According to Teeman’s article, lesbians who have seen the film have found the scene in question to be hilariously misguided and fantastical. The film premiered in France the same month the country legalized same-sex marriage, and I suspect that the overtly in-your-face depiction of these two lovers was less about the misguided fantasies of a misogynistic filmmaker and more about sparking social controversy and conversation. Which some would argue, is the work that art is supposed to accomplish.

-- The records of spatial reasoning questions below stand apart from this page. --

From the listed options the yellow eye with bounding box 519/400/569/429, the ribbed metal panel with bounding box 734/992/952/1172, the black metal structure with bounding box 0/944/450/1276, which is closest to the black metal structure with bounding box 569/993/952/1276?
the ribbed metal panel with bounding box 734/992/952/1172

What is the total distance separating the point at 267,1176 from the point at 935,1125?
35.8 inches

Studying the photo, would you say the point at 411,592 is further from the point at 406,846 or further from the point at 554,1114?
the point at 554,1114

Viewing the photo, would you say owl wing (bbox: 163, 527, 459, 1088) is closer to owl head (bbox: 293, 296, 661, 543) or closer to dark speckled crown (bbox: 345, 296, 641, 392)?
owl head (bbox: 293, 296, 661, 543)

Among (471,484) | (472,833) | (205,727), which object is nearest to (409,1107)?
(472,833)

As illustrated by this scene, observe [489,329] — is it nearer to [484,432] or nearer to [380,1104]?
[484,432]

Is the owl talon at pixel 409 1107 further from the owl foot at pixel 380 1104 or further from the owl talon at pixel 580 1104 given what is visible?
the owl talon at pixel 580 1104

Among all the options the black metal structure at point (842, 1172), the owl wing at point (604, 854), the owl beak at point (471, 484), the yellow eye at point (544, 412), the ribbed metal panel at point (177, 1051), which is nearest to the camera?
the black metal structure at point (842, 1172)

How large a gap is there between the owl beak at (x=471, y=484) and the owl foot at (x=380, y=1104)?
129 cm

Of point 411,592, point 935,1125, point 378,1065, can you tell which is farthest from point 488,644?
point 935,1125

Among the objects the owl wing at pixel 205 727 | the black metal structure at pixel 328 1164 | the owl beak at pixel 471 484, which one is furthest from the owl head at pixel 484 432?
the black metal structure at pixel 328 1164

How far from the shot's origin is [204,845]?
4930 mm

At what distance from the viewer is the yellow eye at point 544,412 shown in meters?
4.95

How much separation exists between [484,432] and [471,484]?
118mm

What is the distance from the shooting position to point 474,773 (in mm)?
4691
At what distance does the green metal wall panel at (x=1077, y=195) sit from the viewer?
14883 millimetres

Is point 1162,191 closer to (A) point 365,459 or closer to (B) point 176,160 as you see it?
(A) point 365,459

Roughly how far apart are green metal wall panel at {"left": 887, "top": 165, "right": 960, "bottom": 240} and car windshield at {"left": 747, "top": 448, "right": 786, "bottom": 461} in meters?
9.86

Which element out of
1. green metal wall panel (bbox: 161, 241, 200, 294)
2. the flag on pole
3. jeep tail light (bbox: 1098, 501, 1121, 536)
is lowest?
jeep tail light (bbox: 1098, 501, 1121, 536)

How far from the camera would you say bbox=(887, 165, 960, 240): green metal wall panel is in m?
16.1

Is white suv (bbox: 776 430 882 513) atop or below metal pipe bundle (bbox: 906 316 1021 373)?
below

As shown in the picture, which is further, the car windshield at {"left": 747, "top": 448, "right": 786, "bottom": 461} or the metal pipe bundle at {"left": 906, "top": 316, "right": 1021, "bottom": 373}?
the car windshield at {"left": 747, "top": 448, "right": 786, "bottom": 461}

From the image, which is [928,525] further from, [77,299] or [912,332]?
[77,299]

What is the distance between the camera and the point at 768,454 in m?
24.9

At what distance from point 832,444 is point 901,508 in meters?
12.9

It is a frenetic, contortionist’s take on love making to be sure–and the end result more closely resembles an anatomy lesson than romance. While Teeman quotes several women familiar with depicting lesbian sex on screen, from pornographers to a producer from The L Word, not a one says, “yes, I identify with and find sexy what I saw in the movie.” They mostly chuckle knowingly about the intersection of the male cinematographic gaze and lady-on-lady sex.
Yes, this scene feeds the farcical idea that two women doing it is the most magical, mind-blowing experience any man could ever dream of, but it’s my opinion, sex-scene controversy aside, that Blue is the Warmest Color is the kind of film (when taken in its entirety) that American cinema could stand to see more of, especially after the summer of lifeless, thrill-free, wannabe blockbusters we just slogged through.
The true nature of sex, like the true nature of romance, or marriage, is really none of my business, no matter who the couple is and how the two (or more, I suppose) people in it define their genders. All of these things are inherently private which is what makes them so fascinating on the screen. At the same time, no matter how excellent the film, I don’t perceive any simulated sexual interaction shot on a soundstage surrounded by a bunch of mic booms, lighting rigs and rolling film cameras to be real, anthropological examinations of human nature. So whether you laugh, whether you cry or whether you look away and count down the 420 seconds with your eyes closed, spending three hours watching a film that causes us to question, to debate and to digest something other than an entire tub of popcorn is worth the price of a movie ticket any day.